Excerpted passage ->
------------------------
FIG. 3 is a schematic view, analogous to that of FIG. 2 but at larger scale, of a monopole wire-plate antenna according to the invention, in which the shorting wires are coated with a magneto-dielectric material.

FIG. 4 is a schematic perspective view of an antenna according to the invention, illustrating a first embodiment of the coating (individual coating of the shorting wires) with the magneto-dielectric material.

FIG. 5 is a schematic perspective view of an antenna according to the invention, illustrating a second embodiment of the coating (individual coating of the shorting wires and of the probe feed) with the magneto-dielectric material.

FIG. 6 is a schematic perspective view of an antenna according to the invention, illustrating a third embodiment of the coating (blanket coating of the shorting wires and of the probe feed) with the magneto-dielectric material.

FIG. 7 is a schematic (see-through) view from above of a magneto-dielectric substrate in which vias are formed so as to obtain a monopole wire-plate antenna according to the invention.

FIG. 8 is a schematic cross-sectional view along the axis A-A through the magneto-dielectric substrate illustrated in FIG. 7.

FIG. 9 is a cross-sectional view of an antenna according to the invention, illustrating a DC current source allowing a DC electrical current to be made to flow through the shorting wires with a view to creating a static magnetic field that is applied to the magneto-dielectric material.

FIG. 10 is a graph showing, on the x-axis, the strength (in oersted) of the static magnetic field applied to the magneto-dielectric material, and, on the y-axis, the real part of the complex magnetic permeability of the magneto-dielectric material, for various frequencies of operation of the antenna (30 MHz, 50 MHz, 80 MHz, and 90 MHz).

FIG. 11 is a graph showing, on the x-axis, frequency (in MHz) and, on the y-axis, the impedance of the antenna (in ohms) when the DC current source delivers 0 A or 5 A. The continuous lines are plots of the real part of the impedance whereas the dashed lines are plots of the imaginary part of the impedance.

It should be noted that, for the sake of legibility and ease of understanding, the drawings described above are schematic, and not necessarily to scale.

DETAILED DISCLOSURE OF THE EMBODIMENTS

For the sake of simplicity, elements that are identical or that perform the same function in the various embodiments have been designated by the same references.

One subject of the invention is a monopole wire-plate antenna that is reconfigurable in a frequency range of operation, comprising:

• • a ground plane 1;
  • a capacitive roof 2;
  • a probe feed 3, which is electrically insulated from the ground plane 1, and which extends between the ground plane 1 and the capacitive roof 2 so as to electrically feed the capacitive roof 2;
  • at least one shorting wire 4, which is arranged to electrically connect the capacitive roof 2 to the ground plane 1, and which is coated in a magneto-dielectric material 5 having a complex magnetic permeability, which varies as a function of a static magnetic field applied to the magneto-dielectric material 5.
------------------------
Supplied information ->
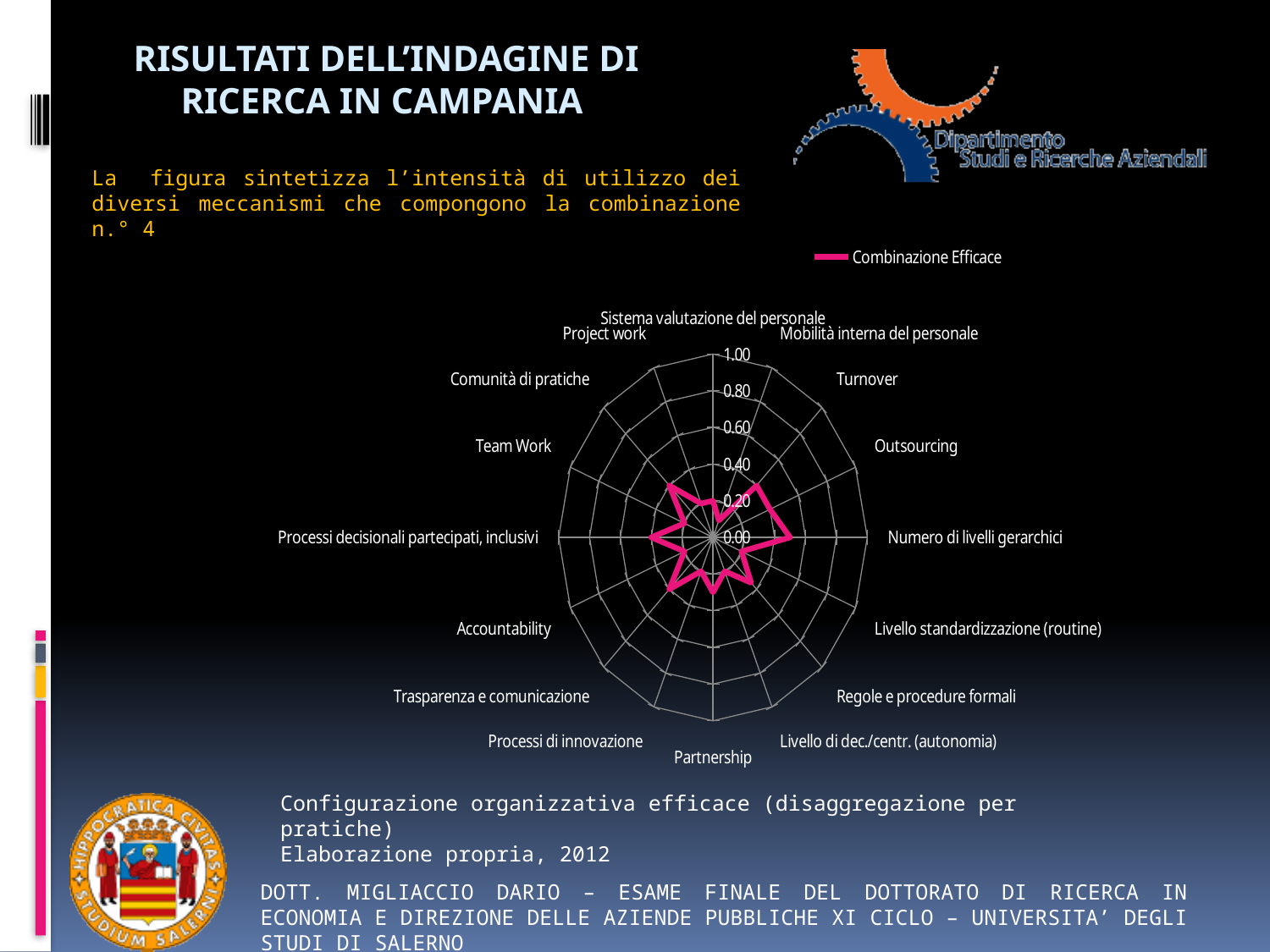
Is the value for Turnover greater or less than 0.60? less Is the value for Partnership greater or less than 0.60? less What is the name of the series shown in the chart legend? Combinazione Efficace How many series does the chart legend list? 1 How many categories (axes) does the radar chart have? 16 Is the value for Outsourcing greater or less than 0.60? less What is the maximum value shown on the radar chart's scale? 1.00 What kind of chart is shown on the slide? Radar chart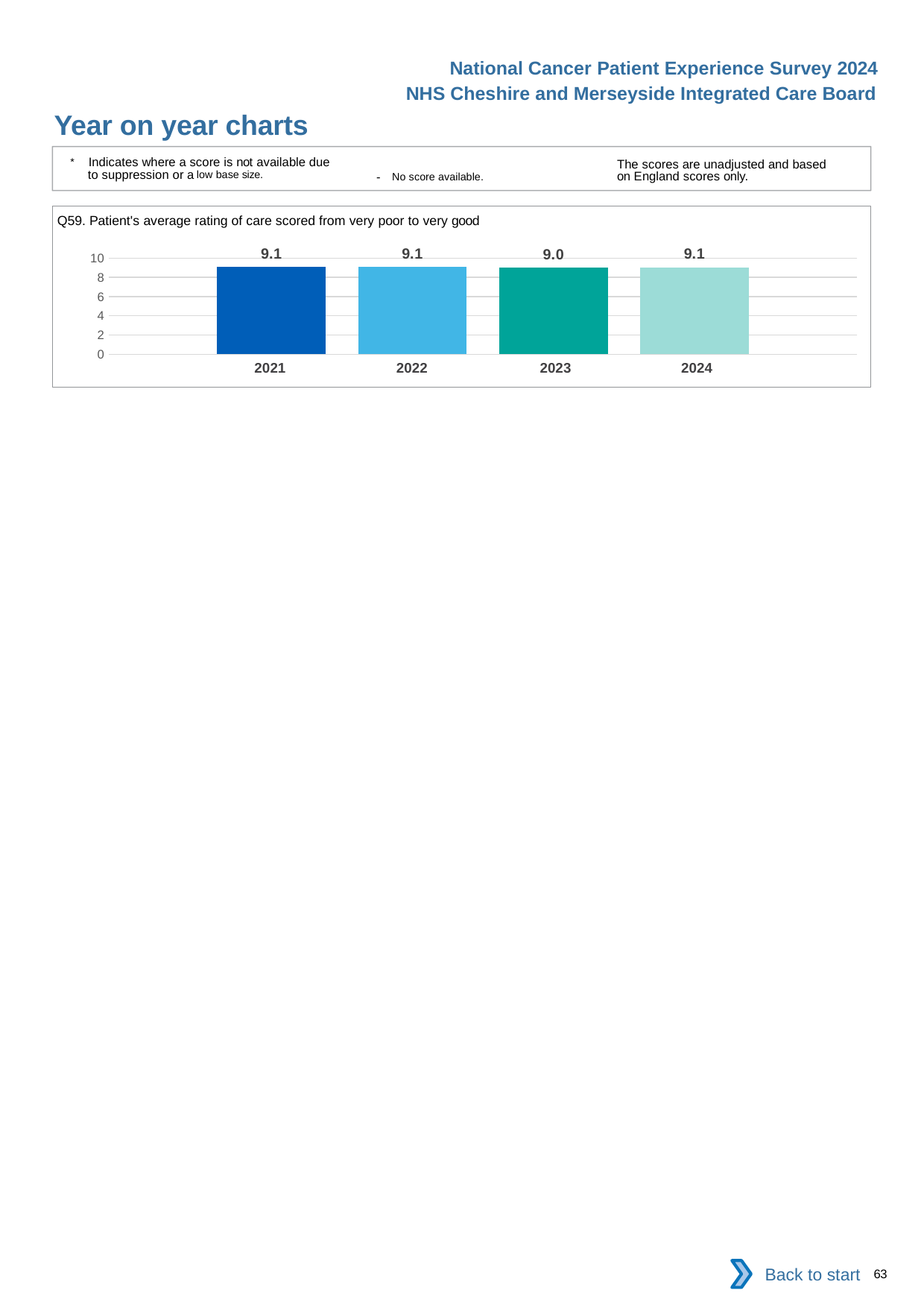
Which is larger, the value for 2023 or the value for 2024? 2024 What is the difference between the values for 2022 and 2023? 0.1 How many years are shown on the chart? 4 Which year has the lowest value? 2023 Is the value for 2022 greater or less than 8? greater What is the value for 2024? 9.1 What is the highest value shown on the y axis? 10 What kind of chart is shown? bar chart What is the title of the chart? Q59. Patient's average rating of care scored from very poor to very good What is the value for 2023? 9.0 What is the value for 2021? 9.1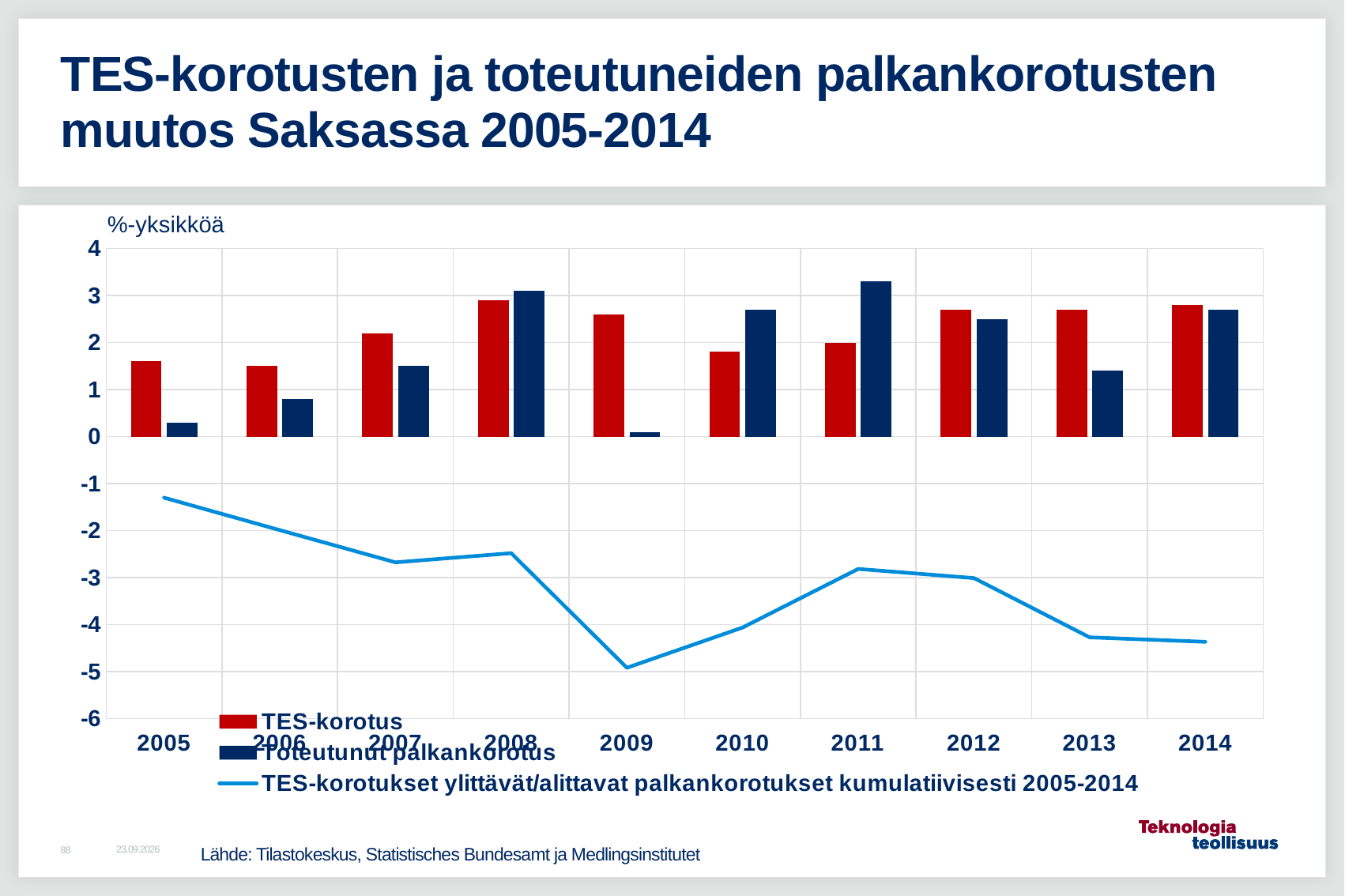
Is the value for TES-korotus in 2008 greater or less than 2? greater In which year is the line 'TES-korotukset ylittävät/alittavat palkankorotukset kumulatiivisesti 2005-2014' at its lowest? 2009 In 2005, which is larger: TES-korotus or Toteutunut palkankorotus? TES-korotus What kind of chart is shown on the slide? A combined bar and line chart What colour are the TES-korotus bars? Red Is the value for Toteutunut palkankorotus in 2009 greater or less than 1? less What unit label is shown above the vertical axis? %-yksikköä How many years are shown on the x axis? 10 Is the value of the cumulative line in 2009 greater or less than -4? less Does the cumulative line rise or fall from 2005 to 2009? Fall In 2011, which is larger: TES-korotus or Toteutunut palkankorotus? Toteutunut palkankorotus How many series does the legend list? 3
------------------------
Activities ->
a. In the antenna passage, swap "capacitive roof" for "top hat" and write out the part that begins at "One subject of" and stops after "magneto-dielectric material 5.".
b. In the antenna passage, what two currents from the DC current source does the FIG. 11 graph show the antenna's impedance for?

Answers per task ->
a.
One subject of the invention is a monopole wire-plate antenna that is reconfigurable in a frequency range of operation, comprising:

• • a ground plane 1;
  • a top hat 2;
  • a probe feed 3, which is electrically insulated from the ground plane 1, and which extends between the ground plane 1 and the top hat 2 so as to electrically feed the top hat 2;
  • at least one shorting wire 4, which is arranged to electrically connect the top hat 2 to the ground plane 1, and which is coated in a magneto-dielectric material 5 having a complex magnetic permeability, which varies as a function of a static magnetic field applied to the magneto-dielectric material 5.

b. 0 A and 5 A.